EXCERPT TO READ:
=======
U.S. Department of State (July 30, 1941)
The Ambassador in China to the Secretary of State
Chungking, July 30, 1941 — 9:30 a.m.
[Received July 30 — 5:20 a.m.]
During air raid this morning Japanese planes dropped bomb 8 yards directly astern of Tutuila. No casualties to personnel. Ship’s power boats badly damaged. Motor sampan cut loose from moorings and drifting down river. Apparently no underwater damage to ship.
During same raid some damage done to Embassy staff residence.
Sent to Department, repeated to Peiping, Shanghai, Hankow. Shanghai repeat urgently to Tokyo.
The Acting Secretary of State to the Ambassador in Japan
Washington, July 30, 1941 — 1 p.m.
=======
Records from a dataset
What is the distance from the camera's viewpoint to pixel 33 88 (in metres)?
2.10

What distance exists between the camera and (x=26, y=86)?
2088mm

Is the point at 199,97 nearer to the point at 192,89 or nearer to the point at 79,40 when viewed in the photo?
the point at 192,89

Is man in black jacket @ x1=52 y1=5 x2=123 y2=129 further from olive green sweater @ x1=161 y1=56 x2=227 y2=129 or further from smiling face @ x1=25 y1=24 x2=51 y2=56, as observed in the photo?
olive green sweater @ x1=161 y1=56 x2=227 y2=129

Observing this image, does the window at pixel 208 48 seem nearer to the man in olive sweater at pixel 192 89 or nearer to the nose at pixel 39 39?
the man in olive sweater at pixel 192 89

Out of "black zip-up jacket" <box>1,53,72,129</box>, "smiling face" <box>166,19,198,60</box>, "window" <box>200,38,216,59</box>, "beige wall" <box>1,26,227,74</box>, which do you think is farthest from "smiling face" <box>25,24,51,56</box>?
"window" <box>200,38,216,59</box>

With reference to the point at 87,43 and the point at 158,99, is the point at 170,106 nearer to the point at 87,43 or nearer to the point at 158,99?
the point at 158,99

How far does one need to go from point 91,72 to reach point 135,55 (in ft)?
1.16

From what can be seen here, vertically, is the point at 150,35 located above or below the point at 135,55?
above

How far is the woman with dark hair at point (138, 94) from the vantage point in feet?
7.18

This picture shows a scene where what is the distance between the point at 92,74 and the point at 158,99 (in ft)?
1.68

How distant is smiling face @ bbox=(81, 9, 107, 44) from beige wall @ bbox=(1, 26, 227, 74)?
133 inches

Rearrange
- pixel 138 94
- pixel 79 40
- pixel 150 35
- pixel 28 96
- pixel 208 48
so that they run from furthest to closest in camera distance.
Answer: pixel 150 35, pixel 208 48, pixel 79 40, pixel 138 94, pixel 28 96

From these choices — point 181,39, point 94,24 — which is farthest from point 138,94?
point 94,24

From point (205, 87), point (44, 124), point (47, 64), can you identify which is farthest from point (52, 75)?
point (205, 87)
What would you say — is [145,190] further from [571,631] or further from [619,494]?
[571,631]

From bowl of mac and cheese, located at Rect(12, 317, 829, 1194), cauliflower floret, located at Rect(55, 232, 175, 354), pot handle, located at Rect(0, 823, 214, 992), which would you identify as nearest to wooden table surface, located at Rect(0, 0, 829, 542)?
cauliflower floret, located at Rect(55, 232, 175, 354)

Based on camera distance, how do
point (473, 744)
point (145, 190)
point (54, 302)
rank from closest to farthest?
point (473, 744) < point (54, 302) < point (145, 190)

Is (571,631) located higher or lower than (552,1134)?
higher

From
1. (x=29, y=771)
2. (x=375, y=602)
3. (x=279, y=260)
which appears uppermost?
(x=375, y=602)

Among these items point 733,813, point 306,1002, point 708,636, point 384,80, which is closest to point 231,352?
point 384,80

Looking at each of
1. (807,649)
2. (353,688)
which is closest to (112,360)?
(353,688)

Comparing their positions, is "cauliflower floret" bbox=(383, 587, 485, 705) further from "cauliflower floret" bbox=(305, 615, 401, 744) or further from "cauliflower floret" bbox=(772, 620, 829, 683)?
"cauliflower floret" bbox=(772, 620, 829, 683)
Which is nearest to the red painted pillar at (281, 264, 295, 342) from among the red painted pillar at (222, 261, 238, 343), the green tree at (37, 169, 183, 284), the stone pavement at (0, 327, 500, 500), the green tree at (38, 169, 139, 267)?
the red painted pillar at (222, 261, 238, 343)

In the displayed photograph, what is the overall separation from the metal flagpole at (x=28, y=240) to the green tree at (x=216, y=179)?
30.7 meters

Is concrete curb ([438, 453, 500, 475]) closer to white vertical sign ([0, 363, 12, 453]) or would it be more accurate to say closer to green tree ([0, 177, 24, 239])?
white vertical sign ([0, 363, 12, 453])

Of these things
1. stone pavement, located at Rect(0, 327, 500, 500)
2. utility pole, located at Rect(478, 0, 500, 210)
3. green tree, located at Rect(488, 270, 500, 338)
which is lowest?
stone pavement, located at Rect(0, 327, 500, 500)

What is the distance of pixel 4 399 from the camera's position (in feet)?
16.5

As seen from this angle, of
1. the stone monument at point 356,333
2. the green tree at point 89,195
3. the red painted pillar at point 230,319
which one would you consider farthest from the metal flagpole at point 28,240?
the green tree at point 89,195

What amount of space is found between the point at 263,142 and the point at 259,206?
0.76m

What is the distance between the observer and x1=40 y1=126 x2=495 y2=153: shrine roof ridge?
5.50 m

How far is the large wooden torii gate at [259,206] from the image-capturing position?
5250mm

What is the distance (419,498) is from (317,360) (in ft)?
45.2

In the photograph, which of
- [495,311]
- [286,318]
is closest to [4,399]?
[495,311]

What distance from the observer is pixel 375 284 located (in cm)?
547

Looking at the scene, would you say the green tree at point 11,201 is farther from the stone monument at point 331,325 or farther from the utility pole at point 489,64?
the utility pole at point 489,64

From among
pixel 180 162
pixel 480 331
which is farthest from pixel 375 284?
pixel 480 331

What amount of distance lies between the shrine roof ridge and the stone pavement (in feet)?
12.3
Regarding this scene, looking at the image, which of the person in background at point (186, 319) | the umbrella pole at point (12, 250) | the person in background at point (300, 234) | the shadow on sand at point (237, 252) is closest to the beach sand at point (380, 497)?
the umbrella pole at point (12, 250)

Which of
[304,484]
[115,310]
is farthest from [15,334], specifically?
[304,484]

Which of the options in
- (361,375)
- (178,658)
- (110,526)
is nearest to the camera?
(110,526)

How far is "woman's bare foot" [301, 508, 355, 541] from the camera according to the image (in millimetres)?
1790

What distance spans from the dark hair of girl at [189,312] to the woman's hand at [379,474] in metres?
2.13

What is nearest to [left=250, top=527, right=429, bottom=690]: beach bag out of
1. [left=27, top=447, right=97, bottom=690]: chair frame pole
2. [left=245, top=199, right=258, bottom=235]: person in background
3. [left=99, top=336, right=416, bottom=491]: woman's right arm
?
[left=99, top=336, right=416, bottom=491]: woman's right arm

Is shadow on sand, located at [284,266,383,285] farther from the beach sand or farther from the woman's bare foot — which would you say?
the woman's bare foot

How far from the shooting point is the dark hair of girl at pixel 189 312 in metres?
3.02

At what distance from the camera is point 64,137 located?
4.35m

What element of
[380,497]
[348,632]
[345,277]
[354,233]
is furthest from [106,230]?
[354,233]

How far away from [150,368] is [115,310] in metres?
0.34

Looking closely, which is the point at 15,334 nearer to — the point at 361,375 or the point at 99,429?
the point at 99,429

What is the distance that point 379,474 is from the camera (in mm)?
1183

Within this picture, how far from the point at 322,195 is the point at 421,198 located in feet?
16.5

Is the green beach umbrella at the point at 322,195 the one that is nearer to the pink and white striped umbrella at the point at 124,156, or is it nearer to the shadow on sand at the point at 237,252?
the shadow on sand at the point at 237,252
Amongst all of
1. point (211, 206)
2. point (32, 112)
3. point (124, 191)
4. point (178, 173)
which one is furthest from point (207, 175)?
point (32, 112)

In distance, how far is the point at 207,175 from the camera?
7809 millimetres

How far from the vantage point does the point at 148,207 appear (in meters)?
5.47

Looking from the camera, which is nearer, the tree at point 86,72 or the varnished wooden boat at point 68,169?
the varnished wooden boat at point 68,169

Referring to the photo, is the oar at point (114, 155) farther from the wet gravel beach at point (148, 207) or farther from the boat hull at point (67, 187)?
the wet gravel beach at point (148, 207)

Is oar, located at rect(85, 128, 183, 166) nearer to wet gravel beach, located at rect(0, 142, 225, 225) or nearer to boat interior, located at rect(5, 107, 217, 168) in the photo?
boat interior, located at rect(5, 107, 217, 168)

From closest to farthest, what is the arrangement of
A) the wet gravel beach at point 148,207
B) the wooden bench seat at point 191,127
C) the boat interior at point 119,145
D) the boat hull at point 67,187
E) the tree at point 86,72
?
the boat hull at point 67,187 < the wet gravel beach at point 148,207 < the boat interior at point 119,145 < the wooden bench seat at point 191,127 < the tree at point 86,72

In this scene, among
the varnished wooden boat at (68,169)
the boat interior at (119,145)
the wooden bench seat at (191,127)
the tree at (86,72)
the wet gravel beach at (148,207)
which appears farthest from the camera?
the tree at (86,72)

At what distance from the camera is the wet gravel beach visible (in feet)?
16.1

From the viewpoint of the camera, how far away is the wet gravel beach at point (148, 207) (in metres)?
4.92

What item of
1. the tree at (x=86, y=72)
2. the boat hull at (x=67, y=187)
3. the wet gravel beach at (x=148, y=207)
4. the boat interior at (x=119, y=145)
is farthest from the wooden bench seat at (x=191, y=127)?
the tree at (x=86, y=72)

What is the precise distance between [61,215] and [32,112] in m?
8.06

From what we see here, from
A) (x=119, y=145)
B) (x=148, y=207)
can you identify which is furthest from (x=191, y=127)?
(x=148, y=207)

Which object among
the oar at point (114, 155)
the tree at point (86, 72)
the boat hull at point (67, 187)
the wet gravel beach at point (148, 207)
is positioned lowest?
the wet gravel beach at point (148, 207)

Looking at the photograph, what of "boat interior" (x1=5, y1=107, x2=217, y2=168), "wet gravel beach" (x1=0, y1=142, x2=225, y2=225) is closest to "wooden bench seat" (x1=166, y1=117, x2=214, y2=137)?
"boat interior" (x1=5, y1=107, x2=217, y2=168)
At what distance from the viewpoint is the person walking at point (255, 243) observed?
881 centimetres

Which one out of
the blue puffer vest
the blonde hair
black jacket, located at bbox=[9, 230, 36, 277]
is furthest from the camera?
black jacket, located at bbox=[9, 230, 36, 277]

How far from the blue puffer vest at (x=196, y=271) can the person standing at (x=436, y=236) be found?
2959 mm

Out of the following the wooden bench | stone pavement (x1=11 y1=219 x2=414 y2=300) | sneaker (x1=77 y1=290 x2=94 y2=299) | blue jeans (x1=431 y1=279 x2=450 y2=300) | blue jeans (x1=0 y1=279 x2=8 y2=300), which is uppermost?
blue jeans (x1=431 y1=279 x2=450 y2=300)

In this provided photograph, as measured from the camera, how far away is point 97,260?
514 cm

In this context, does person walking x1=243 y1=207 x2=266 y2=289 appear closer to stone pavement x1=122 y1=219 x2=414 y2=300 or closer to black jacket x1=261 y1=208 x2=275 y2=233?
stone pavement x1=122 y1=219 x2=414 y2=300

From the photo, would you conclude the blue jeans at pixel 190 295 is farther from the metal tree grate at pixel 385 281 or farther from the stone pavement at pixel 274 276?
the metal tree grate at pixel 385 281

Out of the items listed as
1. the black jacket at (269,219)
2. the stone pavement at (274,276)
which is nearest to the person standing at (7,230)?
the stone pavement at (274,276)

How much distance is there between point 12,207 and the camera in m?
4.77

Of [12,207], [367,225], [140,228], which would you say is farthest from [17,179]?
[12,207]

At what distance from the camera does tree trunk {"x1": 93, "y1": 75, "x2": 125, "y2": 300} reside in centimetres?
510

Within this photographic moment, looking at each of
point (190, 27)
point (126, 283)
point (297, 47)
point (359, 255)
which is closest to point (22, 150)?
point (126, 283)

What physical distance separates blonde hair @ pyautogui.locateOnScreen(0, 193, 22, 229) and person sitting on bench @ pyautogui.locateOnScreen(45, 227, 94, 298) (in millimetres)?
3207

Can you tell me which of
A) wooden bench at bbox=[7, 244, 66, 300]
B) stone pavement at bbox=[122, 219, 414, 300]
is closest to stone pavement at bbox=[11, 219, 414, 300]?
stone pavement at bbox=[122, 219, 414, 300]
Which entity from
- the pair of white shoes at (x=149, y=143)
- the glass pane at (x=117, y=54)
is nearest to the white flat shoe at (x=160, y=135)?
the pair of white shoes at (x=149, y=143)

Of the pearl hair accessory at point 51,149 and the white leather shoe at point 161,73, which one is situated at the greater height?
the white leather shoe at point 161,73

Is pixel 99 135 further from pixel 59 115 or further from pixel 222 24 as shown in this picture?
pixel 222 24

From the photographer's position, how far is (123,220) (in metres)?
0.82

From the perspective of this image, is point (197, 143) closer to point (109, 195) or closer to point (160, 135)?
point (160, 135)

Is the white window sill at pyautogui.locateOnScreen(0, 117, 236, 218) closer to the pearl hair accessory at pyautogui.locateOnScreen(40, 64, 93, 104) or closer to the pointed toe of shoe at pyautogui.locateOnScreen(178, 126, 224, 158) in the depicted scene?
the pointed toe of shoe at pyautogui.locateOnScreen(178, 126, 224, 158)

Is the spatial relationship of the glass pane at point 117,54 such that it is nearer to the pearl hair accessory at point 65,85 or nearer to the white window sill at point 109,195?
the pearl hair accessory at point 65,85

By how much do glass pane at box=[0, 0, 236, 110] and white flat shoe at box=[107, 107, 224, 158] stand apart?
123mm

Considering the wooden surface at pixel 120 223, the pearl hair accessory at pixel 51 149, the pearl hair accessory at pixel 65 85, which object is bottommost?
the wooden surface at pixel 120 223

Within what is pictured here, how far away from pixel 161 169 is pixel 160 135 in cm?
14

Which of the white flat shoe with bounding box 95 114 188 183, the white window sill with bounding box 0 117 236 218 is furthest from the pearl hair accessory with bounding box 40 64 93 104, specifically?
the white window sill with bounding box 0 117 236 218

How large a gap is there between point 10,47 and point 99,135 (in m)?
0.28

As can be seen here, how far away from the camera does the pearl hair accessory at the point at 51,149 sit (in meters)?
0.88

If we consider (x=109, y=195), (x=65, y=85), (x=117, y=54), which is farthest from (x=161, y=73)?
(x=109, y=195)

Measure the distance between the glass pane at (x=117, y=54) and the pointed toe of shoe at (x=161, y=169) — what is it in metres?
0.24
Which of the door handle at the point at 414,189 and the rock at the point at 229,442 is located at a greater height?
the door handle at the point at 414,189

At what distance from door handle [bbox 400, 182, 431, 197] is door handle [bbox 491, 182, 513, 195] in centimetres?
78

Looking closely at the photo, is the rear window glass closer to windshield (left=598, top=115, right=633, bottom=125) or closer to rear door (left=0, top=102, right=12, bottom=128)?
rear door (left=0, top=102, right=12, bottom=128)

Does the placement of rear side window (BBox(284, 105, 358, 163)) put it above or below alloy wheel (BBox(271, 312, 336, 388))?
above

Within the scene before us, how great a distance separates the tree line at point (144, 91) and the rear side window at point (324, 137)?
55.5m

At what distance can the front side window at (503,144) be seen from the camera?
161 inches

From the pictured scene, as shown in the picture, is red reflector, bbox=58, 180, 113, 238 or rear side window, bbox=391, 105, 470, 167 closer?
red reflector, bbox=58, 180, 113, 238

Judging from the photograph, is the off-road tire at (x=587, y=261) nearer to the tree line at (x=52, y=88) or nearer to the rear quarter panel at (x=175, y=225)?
=======
BRIEF A:
Identify every line of the listing that contains the word "girl", and copy each of those lines. Treat the match as case-sensitive.
BRIEF B:
Continue the State Department telegrams about the July 1941 air raid on Chungking, starting right after the last line shown.

EXERCISE ANSWER A:
What distance spans from the dark hair of girl at [189,312] to the woman's hand at [379,474] in metres?
How far from the shooting point is the dark hair of girl at pixel 189 312 in metres?

EXERCISE ANSWER B:
- Report was received from Attaché at Chungking July 30, giving account of operations by 26 Japanese heavy bombers. In paraphrase:
These bombers approached from northwest at height about fifteen thousand feet in ideal weather conditions. Upon reaching city they changed course to the line crossing directly over the Tutuila and the Embassy. Having crossed the city without firing, they dropped bomb-load on foreshore across river opposite Tutuila. Left center of formation dropping last bombs swept across river and passed directly overhead. One bomb struck near stern Tutuila, shattered an outboard motor boat and threw it upon motor sampan which, sinking by stern, was saved by bowline. Gunboat’s stern superstructure was bent inward by blast and swept by a huge wave which collapsed awning and washed away ship’s gear and gasoline containers. Personnel escaped injuries from fragments only by miracle which apparently was due to funneling of bombs in water. Last bomb was dropped about four hundred yards eastward of and behind Embassy. All this was witnessed by three U. S. officials from Embassy hill immediately overlooking ship. Unanimous opinion of these officials is that the bombing was a deliberate attack on Embassy area and Tutuila which missed its targets only by a fraction of a second.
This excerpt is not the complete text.